### Raw data
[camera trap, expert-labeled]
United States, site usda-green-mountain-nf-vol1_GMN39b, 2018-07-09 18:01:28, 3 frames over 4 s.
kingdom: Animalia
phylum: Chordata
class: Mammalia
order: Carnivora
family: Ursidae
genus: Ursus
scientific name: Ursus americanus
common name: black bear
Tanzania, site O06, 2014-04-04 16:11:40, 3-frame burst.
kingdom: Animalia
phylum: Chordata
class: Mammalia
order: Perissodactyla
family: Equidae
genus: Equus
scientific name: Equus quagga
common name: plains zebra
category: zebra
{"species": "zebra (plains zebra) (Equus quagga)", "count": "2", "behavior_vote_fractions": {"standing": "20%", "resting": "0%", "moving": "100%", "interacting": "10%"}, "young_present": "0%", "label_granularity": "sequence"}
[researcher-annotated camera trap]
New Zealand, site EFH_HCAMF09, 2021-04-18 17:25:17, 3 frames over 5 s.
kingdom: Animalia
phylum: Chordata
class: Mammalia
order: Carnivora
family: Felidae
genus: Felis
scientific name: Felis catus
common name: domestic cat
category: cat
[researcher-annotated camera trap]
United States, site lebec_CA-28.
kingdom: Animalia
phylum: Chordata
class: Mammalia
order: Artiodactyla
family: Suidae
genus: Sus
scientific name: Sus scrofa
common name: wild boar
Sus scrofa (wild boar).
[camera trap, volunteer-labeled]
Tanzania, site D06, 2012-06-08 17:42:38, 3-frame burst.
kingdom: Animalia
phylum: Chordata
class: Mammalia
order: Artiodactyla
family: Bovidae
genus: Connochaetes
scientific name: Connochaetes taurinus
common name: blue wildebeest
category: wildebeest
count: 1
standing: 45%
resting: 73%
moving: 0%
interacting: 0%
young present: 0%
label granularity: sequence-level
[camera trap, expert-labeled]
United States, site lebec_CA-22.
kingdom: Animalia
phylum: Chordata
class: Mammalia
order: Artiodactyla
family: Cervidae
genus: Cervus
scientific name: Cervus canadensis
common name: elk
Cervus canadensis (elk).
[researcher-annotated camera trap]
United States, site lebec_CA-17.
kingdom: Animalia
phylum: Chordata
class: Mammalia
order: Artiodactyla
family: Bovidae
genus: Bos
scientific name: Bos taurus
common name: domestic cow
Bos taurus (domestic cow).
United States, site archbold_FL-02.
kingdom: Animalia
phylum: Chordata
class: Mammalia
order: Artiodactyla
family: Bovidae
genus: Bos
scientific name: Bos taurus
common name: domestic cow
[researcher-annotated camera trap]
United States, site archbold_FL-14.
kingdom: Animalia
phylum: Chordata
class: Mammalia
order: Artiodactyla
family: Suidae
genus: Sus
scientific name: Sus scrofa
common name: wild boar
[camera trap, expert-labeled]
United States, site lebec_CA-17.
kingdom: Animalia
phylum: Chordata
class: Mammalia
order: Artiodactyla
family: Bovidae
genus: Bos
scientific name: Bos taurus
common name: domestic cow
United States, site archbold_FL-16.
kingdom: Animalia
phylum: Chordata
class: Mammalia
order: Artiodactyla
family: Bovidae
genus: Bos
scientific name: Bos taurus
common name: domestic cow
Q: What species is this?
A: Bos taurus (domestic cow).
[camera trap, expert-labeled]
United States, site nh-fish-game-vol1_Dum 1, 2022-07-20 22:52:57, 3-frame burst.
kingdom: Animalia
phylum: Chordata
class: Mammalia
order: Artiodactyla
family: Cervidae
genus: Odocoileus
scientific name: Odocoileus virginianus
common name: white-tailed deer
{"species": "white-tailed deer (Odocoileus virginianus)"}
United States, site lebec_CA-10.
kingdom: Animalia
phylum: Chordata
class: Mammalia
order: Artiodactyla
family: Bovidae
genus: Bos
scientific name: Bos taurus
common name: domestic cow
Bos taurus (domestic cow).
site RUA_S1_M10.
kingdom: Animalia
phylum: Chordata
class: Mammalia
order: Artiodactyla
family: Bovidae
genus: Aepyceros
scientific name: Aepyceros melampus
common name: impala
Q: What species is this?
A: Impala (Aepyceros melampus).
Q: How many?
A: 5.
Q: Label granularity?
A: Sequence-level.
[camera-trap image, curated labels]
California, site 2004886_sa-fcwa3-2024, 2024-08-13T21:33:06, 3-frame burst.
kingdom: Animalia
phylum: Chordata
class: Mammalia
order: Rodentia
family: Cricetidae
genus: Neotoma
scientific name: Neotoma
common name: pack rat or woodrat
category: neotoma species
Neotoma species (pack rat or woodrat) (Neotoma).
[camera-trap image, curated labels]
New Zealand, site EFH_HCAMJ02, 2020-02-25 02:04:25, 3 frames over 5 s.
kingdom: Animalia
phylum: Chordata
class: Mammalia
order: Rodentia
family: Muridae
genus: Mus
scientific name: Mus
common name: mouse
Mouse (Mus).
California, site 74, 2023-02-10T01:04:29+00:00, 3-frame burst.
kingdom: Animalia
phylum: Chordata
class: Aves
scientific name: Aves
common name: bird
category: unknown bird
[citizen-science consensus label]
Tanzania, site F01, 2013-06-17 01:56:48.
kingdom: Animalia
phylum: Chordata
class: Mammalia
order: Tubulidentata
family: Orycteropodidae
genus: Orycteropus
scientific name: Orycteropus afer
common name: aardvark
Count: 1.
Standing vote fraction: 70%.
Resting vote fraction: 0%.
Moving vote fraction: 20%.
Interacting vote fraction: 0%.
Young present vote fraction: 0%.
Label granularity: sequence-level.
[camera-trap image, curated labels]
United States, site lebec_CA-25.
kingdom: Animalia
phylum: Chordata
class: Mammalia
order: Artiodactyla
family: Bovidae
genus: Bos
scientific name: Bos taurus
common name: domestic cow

### What you need to do
Each entry above should be output again, precisely as given.

### Output
[camera trap, expert-labeled]
United States, site usda-green-mountain-nf-vol1_GMN39b, 2018-07-09 18:01:28, 3 frames over 4 s.
kingdom: Animalia
phylum: Chordata
class: Mammalia
order: Carnivora
family: Ursidae
genus: Ursus
scientific name: Ursus americanus
common name: black bear
Tanzania, site O06, 2014-04-04 16:11:40, 3-frame burst.
kingdom: Animalia
phylum: Chordata
class: Mammalia
order: Perissodactyla
family: Equidae
genus: Equus
scientific name: Equus quagga
common name: plains zebra
category: zebra
{"species": "zebra (plains zebra) (Equus quagga)", "count": "2", "behavior_vote_fractions": {"standing": "20%", "resting": "0%", "moving": "100%", "interacting": "10%"}, "young_present": "0%", "label_granularity": "sequence"}
[researcher-annotated camera trap]
New Zealand, site EFH_HCAMF09, 2021-04-18 17:25:17, 3 frames over 5 s.
kingdom: Animalia
phylum: Chordata
class: Mammalia
order: Carnivora
family: Felidae
genus: Felis
scientific name: Felis catus
common name: domestic cat
category: cat
[researcher-annotated camera trap]
United States, site lebec_CA-28.
kingdom: Animalia
phylum: Chordata
class: Mammalia
order: Artiodactyla
family: Suidae
genus: Sus
scientific name: Sus scrofa
common name: wild boar
Sus scrofa (wild boar).
[camera trap, volunteer-labeled]
Tanzania, site D06, 2012-06-08 17:42:38, 3-frame burst.
kingdom: Animalia
phylum: Chordata
class: Mammalia
order: Artiodactyla
family: Bovidae
genus: Connochaetes
scientific name: Connochaetes taurinus
common name: blue wildebeest
category: wildebeest
count: 1
standing: 45%
resting: 73%
moving: 0%
interacting: 0%
young present: 0%
label granularity: sequence-level
[camera trap, expert-labeled]
United States, site lebec_CA-22.
kingdom: Animalia
phylum: Chordata
class: Mammalia
order: Artiodactyla
family: Cervidae
genus: Cervus
scientific name: Cervus canadensis
common name: elk
Cervus canadensis (elk).
[researcher-annotated camera trap]
United States, site lebec_CA-17.
kingdom: Animalia
phylum: Chordata
class: Mammalia
order: Artiodactyla
family: Bovidae
genus: Bos
scientific name: Bos taurus
common name: domestic cow
Bos taurus (domestic cow).
United States, site archbold_FL-02.
kingdom: Animalia
phylum: Chordata
class: Mammalia
order: Artiodactyla
family: Bovidae
genus: Bos
scientific name: Bos taurus
common name: domestic cow
[researcher-annotated camera trap]
United States, site archbold_FL-14.
kingdom: Animalia
phylum: Chordata
class: Mammalia
order: Artiodactyla
family: Suidae
genus: Sus
scientific name: Sus scrofa
common name: wild boar
[camera trap, expert-labeled]
United States, site lebec_CA-17.
kingdom: Animalia
phylum: Chordata
class: Mammalia
order: Artiodactyla
family: Bovidae
genus: Bos
scientific name: Bos taurus
common name: domestic cow
United States, site archbold_FL-16.
kingdom: Animalia
phylum: Chordata
class: Mammalia
order: Artiodactyla
family: Bovidae
genus: Bos
scientific name: Bos taurus
common name: domestic cow
Q: What species is this?
A: Bos taurus (domestic cow).
[camera trap, expert-labeled]
United States, site nh-fish-game-vol1_Dum 1, 2022-07-20 22:52:57, 3-frame burst.
kingdom: Animalia
phylum: Chordata
class: Mammalia
order: Artiodactyla
family: Cervidae
genus: Odocoileus
scientific name: Odocoileus virginianus
common name: white-tailed deer
{"species": "white-tailed deer (Odocoileus virginianus)"}
United States, site lebec_CA-10.
kingdom: Animalia
phylum: Chordata
class: Mammalia
order: Artiodactyla
family: Bovidae
genus: Bos
scientific name: Bos taurus
common name: domestic cow
Bos taurus (domestic cow).
site RUA_S1_M10.
kingdom: Animalia
phylum: Chordata
class: Mammalia
order: Artiodactyla
family: Bovidae
genus: Aepyceros
scientific name: Aepyceros melampus
common name: impala
Q: What species is this?
A: Impala (Aepyceros melampus).
Q: How many?
A: 5.
Q: Label granularity?
A: Sequence-level.
[camera-trap image, curated labels]
California, site 2004886_sa-fcwa3-2024, 2024-08-13T21:33:06, 3-frame burst.
kingdom: Animalia
phylum: Chordata
class: Mammalia
order: Rodentia
family: Cricetidae
genus: Neotoma
scientific name: Neotoma
common name: pack rat or woodrat
category: neotoma species
Neotoma species (pack rat or woodrat) (Neotoma).
[camera-trap image, curated labels]
New Zealand, site EFH_HCAMJ02, 2020-02-25 02:04:25, 3 frames over 5 s.
kingdom: Animalia
phylum: Chordata
class: Mammalia
order: Rodentia
family: Muridae
genus: Mus
scientific name: Mus
common name: mouse
Mouse (Mus).
California, site 74, 2023-02-10T01:04:29+00:00, 3-frame burst.
kingdom: Animalia
phylum: Chordata
class: Aves
scientific name: Aves
common name: bird
category: unknown bird
[citizen-science consensus label]
Tanzania, site F01, 2013-06-17 01:56:48.
kingdom: Animalia
phylum: Chordata
class: Mammalia
order: Tubulidentata
family: Orycteropodidae
genus: Orycteropus
scientific name: Orycteropus afer
common name: aardvark
Count: 1.
Standing vote fraction: 70%.
Resting vote fraction: 0%.
Moving vote fraction: 20%.
Interacting vote fraction: 0%.
Young present vote fraction: 0%.
Label granularity: sequence-level.
[camera-trap image, curated labels]
United States, site lebec_CA-25.
kingdom: Animalia
phylum: Chordata
class: Mammalia
order: Artiodactyla
family: Bovidae
genus: Bos
scientific name: Bos taurus
common name: domestic cow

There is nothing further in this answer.